# Finding clusters in RRLyrae data

Various properties of astronomical objects may have some correlation. Given a data set of 2D points, one can examine whether they exhibit any concentration. If so, groups of points with similar properties (clusters) can be found.

In this notebook, periods and magnitudes of RRLyrae, obtained from GAIA database ae considered. Gaussian mixture model is used as the algorithm for calculatiing results.

In [None]:
import numpy as np
import matplotlib.pyplot as plt
from sklearn.mixture import GMM, GaussianMixture
from astroquery.gaia import Gaia
from astropy.table import Table

Query the GAIA database and select Period-Magnitudes of RRLyrae

In [None]:
# Select Period-Magnitudes of RRLyrae
query="SELECT p1, int_average_g FROM gaiadr1.rrlyrae WHERE int_average_g > 18"

name=None
output_file='results'
output_format='csv'
verbose=False
dump_to_file=False
background=False
upload_resource=None
upload_table_name=None

job = Gaia.launch_job_async(query, name, output_file, output_format, verbose, dump_to_file, background, upload_resource, upload_table_name)

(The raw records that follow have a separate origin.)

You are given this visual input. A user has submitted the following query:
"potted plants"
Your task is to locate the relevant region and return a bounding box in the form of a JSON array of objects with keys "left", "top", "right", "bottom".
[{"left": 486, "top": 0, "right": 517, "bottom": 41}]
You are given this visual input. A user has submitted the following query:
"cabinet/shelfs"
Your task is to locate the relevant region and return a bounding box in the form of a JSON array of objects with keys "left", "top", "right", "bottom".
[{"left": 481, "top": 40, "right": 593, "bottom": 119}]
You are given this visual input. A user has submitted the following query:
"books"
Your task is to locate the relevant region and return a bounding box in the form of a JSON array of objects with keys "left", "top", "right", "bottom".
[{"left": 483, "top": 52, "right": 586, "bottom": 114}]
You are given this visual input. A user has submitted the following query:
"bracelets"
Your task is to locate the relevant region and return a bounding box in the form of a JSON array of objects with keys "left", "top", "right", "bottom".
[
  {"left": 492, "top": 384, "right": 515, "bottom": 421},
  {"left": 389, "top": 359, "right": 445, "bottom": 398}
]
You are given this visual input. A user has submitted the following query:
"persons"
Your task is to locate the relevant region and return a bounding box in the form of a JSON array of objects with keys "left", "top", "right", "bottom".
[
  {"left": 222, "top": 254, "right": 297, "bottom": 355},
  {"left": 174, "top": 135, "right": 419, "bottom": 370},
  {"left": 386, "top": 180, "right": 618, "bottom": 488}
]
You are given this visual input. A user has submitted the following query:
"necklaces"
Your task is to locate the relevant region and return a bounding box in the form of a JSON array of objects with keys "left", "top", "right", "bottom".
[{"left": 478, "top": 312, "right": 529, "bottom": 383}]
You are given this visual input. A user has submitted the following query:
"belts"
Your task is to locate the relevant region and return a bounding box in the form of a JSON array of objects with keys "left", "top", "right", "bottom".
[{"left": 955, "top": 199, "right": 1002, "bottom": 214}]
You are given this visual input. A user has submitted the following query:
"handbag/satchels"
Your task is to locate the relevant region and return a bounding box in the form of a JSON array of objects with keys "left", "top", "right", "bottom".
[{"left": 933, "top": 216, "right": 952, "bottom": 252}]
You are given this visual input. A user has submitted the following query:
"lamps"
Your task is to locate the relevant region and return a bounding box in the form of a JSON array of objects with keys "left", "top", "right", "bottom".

results0 = job.get_results()

In [None]:
# Must change the type, otherwise, GMM.fit will raise the error.
results = np.array([list(elem) for elem in results0])

In [None]:
# Optionally, the results can be printed.
print("Results:\n", results)

In [None]:
x = results[:,0] 
y = results[:,1] 

# Plot the lightcurve
plt.scatter(x,y, marker='.')
plt.title('Period-Magnitudes')
plt.xlabel('Period')
plt.ylabel('Magnitude')
plt.show()

The best model is the one with lowest BIC. So first, best number of clusters (number of components of GMM with the lowest BIC) should be found. Then, Gaussian mixture model will be calculated by specifying number of components found by previous algorithm.

In [None]:
# Find best number of clusters via BIC
N_possible_clusters = np.arange(1, 8) # Let's assume the model with up to 7 clusters
clfs = [GaussianMixture(N, max_iter=500).fit(results) for N in N_possible_clusters] # list of len(N_possible_clusters) GMMs]
BICs = np.array([clf.bic(results) for clf in clfs]) # numpy.ndarray of len(N_possible_clusters)
clf = clfs[np.argmin(BICs)] # GMM with the lowest BIC
print("Best number of clusters (number of components of GMM with the lowest BIC):", clf.n_components)

# Specify number of components found by previous algorithm
gmm_input = GaussianMixture(n_components=clf.n_components) # n components mixture
gmm_input.fit(results) # fit the model to the data
log_dens = gmm_input.score(results, y=None) # evaluate the log density; Log probabilities of each data point in data

# Print results
print("Cluster", "Mean")
for i in range(clf.n_components):
    mean = clf.means_[i]
    print(i+1, mean)